NaN on arm server

I get NaN on arm server when training / predicting using dl4j 1.0.0.-SNAPSHOT compiled from GitHub - KonduitAI/deeplearning4j: Eclipse Deeplearning4j, ND4J, DataVec and more - deep learning & linear algebra for Java/Scala with GPUs + Spark.
The enviroment is same with Run on ARM cpu server and Compiling on ARM .

Here’s a simple program that caculate the sum of x and y. It can predict the sum result (x + y = [[0.5550]]) on windows using dl4j beta6, and predict NaN on arm server using dl4j 1.0.0.-SNAPSHOT.

Add this code

Nd4j.getExecutioner().setProfilingMode(OpExecutioner.ProfilingMode.NAN_PANIC);

and get the error infomation:

Warning: Versions of org.bytedeco:javacpp:1.5.2 and org.bytedeco:openblas:0.3.9-1.5.3-SNAPSHOT do not match.
[WARNING]
org.nd4j.linalg.exception.ND4JOpProfilerException: P.A.N.I.C.! Op.Z() contains 30 NaN value(s):
at org.nd4j.linalg.api.ops.executioner.OpExecutionerUtil.checkForNaN (OpExecutionerUtil.java:61)
at org.nd4j.linalg.api.ops.executioner.OpExecutionerUtil.checkForAny (OpExecutionerUtil.java:65)
at org.nd4j.linalg.api.blas.impl.BaseLevel3.gemm (BaseLevel3.java:77)
at org.nd4j.linalg.api.ndarray.BaseNDArray.mmuli (BaseNDArray.java:3156)
at org.deeplearning4j.nn.layers.BaseLayer.preOutputWithPreNorm (BaseLayer.java:316)

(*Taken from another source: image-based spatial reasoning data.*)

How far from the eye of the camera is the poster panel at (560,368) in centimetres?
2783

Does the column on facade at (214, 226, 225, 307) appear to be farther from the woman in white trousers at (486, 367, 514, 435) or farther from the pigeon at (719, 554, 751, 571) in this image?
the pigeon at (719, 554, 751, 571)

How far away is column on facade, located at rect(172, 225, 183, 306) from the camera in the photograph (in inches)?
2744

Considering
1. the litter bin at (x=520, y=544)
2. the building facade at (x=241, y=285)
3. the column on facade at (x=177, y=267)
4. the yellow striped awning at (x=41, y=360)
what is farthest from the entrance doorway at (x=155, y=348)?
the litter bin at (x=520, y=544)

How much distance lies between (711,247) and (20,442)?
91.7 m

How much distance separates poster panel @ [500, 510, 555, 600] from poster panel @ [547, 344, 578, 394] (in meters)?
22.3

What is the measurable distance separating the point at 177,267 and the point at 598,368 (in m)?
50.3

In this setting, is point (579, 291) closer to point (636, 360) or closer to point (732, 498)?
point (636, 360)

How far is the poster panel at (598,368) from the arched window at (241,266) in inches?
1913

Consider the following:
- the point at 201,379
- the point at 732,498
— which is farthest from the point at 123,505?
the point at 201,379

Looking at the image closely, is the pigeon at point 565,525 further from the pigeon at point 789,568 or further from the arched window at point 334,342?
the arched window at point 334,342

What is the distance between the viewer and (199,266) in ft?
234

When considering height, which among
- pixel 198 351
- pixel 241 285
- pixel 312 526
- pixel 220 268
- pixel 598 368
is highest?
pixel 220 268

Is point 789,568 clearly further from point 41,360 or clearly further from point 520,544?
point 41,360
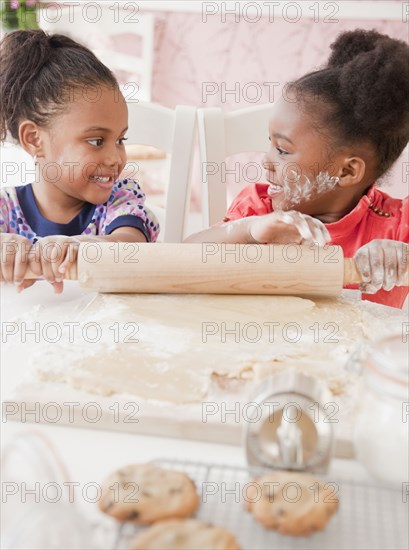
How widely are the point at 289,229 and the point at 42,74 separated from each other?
2.38 feet

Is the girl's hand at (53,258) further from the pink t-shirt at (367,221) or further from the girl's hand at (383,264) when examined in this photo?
the pink t-shirt at (367,221)

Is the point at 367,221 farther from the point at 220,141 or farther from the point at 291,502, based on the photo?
the point at 291,502

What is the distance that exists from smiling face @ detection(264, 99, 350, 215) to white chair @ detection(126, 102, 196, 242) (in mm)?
293

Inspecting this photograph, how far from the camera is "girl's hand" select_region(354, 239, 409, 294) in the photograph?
107 centimetres

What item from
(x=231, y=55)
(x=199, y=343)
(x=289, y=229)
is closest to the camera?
(x=199, y=343)

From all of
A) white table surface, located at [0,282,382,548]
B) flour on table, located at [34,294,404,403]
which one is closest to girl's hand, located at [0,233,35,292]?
flour on table, located at [34,294,404,403]

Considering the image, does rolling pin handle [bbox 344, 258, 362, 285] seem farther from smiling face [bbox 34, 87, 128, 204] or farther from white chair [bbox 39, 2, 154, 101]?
white chair [bbox 39, 2, 154, 101]

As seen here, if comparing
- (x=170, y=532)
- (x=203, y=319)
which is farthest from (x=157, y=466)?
(x=203, y=319)

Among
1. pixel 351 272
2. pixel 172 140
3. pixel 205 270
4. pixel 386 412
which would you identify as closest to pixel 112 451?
pixel 386 412

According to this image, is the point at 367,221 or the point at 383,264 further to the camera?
the point at 367,221

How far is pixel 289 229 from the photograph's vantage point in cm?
116

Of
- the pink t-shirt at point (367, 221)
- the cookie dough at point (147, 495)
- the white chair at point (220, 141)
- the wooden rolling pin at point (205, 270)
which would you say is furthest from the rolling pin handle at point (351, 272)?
the white chair at point (220, 141)

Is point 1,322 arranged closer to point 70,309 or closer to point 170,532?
point 70,309

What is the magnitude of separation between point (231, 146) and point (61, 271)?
0.86 m
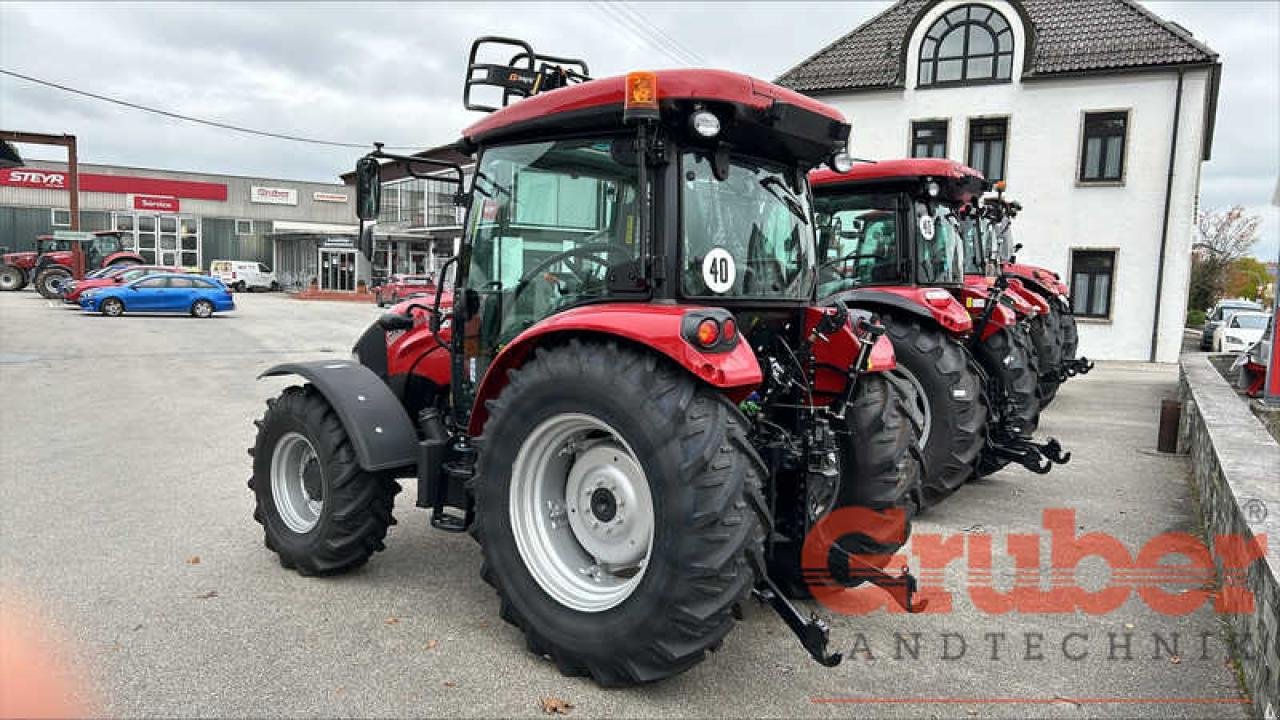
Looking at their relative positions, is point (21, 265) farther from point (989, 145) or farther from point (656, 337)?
point (656, 337)

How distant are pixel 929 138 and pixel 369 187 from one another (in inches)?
748

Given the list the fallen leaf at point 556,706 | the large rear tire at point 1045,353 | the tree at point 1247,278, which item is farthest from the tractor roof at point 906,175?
the tree at point 1247,278

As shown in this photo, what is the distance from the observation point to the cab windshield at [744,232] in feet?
10.9

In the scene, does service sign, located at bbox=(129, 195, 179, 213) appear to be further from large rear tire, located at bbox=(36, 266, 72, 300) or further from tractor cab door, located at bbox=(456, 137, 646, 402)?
tractor cab door, located at bbox=(456, 137, 646, 402)

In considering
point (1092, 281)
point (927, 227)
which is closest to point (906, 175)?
point (927, 227)

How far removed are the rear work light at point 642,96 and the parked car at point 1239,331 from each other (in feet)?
71.0

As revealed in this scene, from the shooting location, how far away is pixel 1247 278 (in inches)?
2346

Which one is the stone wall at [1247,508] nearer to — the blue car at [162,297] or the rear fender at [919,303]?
the rear fender at [919,303]

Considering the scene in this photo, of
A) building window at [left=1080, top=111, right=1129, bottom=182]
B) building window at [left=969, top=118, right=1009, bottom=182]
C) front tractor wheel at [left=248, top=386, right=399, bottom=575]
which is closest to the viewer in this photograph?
front tractor wheel at [left=248, top=386, right=399, bottom=575]

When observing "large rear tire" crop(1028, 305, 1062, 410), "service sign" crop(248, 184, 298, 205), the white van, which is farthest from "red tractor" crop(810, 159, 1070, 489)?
"service sign" crop(248, 184, 298, 205)

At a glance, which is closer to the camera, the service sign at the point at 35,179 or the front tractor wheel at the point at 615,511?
the front tractor wheel at the point at 615,511

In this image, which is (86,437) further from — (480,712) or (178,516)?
(480,712)

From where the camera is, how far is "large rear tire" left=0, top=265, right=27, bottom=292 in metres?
34.7

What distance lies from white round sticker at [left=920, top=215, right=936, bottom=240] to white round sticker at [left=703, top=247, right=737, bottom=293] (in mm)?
3587
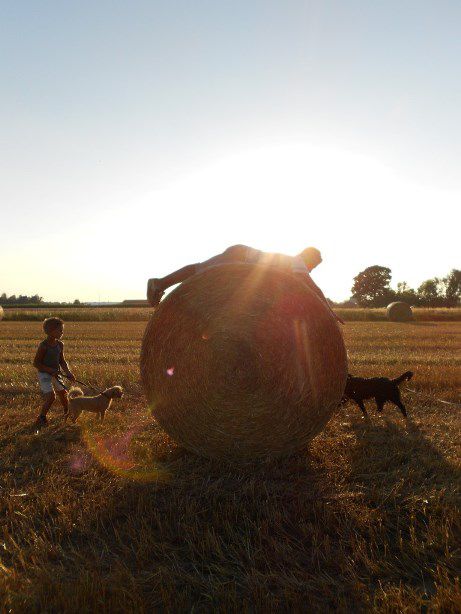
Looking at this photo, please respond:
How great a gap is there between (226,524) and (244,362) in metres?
1.63

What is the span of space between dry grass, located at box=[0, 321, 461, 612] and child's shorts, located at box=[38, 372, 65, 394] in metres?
0.66

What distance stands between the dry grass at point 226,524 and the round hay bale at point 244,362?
0.30 meters

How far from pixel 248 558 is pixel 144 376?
7.66ft

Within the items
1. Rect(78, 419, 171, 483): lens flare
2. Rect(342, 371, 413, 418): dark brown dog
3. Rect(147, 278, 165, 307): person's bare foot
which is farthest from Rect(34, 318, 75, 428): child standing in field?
Rect(342, 371, 413, 418): dark brown dog

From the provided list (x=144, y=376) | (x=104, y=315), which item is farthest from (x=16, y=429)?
(x=104, y=315)

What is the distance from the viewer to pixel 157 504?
3.96m

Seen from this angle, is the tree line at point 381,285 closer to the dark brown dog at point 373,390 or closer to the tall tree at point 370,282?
the tall tree at point 370,282

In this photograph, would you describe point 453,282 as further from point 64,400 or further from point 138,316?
point 64,400

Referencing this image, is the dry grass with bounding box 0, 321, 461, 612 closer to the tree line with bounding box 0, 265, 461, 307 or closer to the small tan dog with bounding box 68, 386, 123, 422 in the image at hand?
the small tan dog with bounding box 68, 386, 123, 422

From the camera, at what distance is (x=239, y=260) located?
17.1 ft

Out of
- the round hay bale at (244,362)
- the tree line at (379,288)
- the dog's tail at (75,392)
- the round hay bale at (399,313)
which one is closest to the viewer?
the round hay bale at (244,362)

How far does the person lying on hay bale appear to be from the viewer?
498 centimetres

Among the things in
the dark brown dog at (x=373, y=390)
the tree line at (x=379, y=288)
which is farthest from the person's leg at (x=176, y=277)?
the tree line at (x=379, y=288)

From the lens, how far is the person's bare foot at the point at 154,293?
545cm
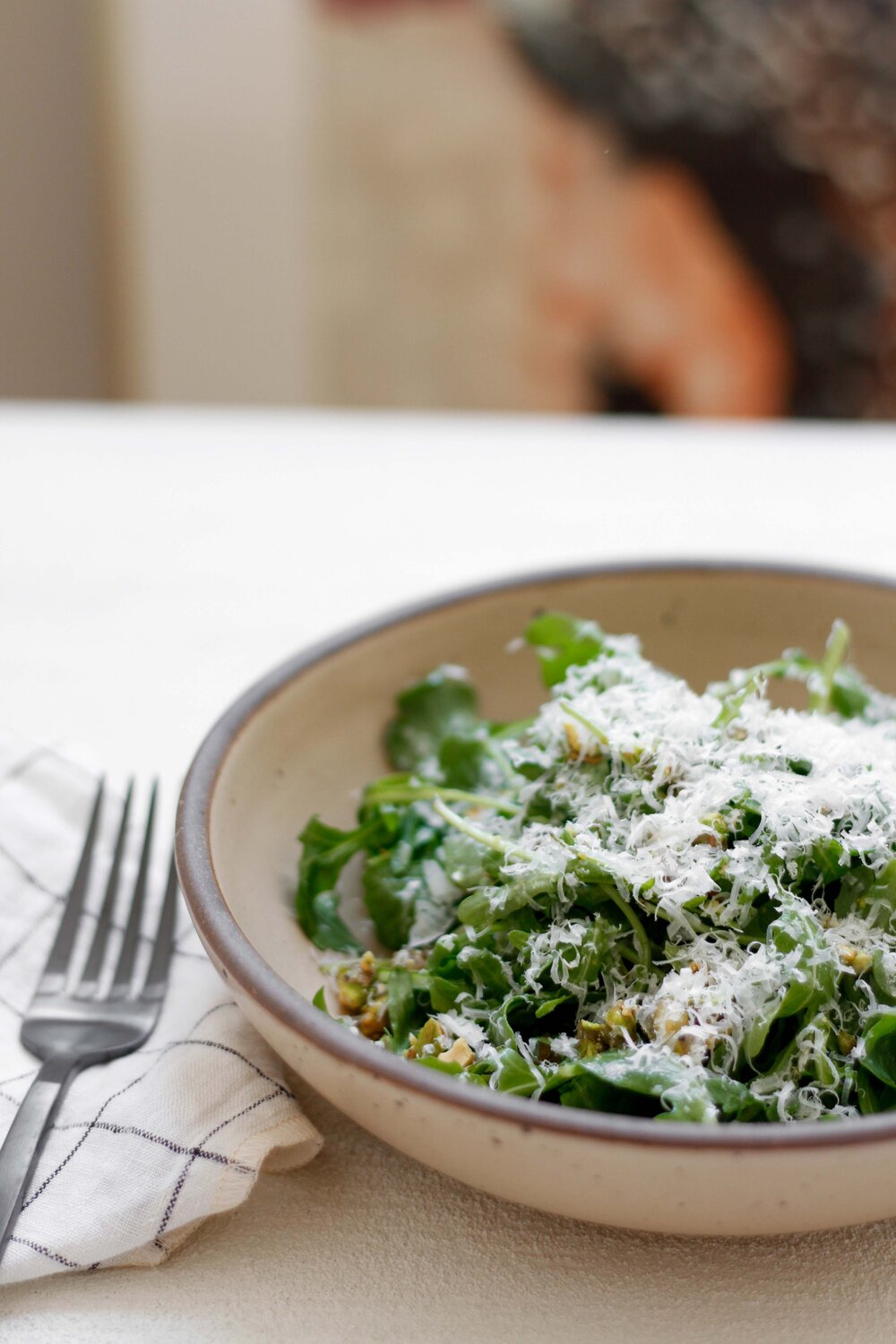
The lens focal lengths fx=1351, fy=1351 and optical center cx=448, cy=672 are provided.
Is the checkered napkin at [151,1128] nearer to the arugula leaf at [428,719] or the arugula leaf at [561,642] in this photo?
the arugula leaf at [428,719]

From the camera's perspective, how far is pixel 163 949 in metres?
1.05

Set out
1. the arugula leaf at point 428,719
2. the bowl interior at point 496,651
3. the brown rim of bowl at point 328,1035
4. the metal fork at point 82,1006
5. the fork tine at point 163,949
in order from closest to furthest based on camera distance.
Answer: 1. the brown rim of bowl at point 328,1035
2. the metal fork at point 82,1006
3. the fork tine at point 163,949
4. the bowl interior at point 496,651
5. the arugula leaf at point 428,719

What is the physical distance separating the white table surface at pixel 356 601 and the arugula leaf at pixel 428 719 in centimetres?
30

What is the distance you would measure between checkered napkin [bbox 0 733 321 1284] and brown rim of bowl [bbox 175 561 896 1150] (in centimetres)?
Result: 11

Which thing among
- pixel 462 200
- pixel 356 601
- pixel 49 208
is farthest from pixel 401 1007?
pixel 49 208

After changing version 1.5.2 to 1.5.3, i get new error:

[WARNING]
org.nd4j.linalg.exception.ND4JOpProfilerException: P.A.N.I.C.! Op.Z() contains 30 NaN value(s):
at org.nd4j.linalg.api.ops.executioner.OpExecutionerUtil.checkForNaN (OpExecutionerUtil.java:61)
at org.nd4j.linalg.api.ops.executioner.OpExecutionerUtil.checkForAny (OpExecutionerUtil.java:65)
at org.nd4j.linalg.api.blas.impl.BaseLevel3.gemm (BaseLevel3.java:77)
at org.nd4j.linalg.api.ndarray.BaseNDArray.mmuli (BaseNDArray.java:3156)
at org.deeplearning4j.nn.layers.BaseLayer.preOutputWithPreNorm (BaseLayer.java:316)
at org.deeplearning4j.nn.layers.BaseLayer.preOutput (BaseLayer.java:289)
at org.deeplearning4j.nn.layers.BaseLayer.activate (BaseLayer.java:337)
at org.deeplearning4j.nn.layers.AbstractLayer.activate (AbstractLayer.java:257)
at org.deeplearning4j.nn.multilayer.MultiLayerNetwork.ffToLayerActivationsInWs (MultiLayerNetwork.java:1132)
at org.deeplearning4j.nn.multilayer.MultiLayerNetwork.computeGradientAndScore (MultiLayerNetwork.java:2750)
at org.deeplearning4j.nn.multilayer.MultiLayerNetwork.computeGradientAndScore (MultiLayerNetwork.java:2708)
at org.deeplearning4j.optimize.solvers.BaseOptimizer.gradientAndScore (BaseOptimizer.java:170)
at org.deeplearning4j.optimize.solvers.StochasticGradientDescent.optimize (StochasticGradientDescent.java:63)
at org.deeplearning4j.optimize.Solver.optimize (Solver.java:52)
at org.deeplearning4j.nn.multilayer.MultiLayerNetwork.fitHelper (MultiLayerNetwork.java:2309)
at org.deeplearning4j.nn.multilayer.MultiLayerNetwork.fit (MultiLayerNetwork.java:2267)
at org.deeplearning4j.nn.multilayer.MultiLayerNetwork.fit (MultiLayerNetwork.java:2330)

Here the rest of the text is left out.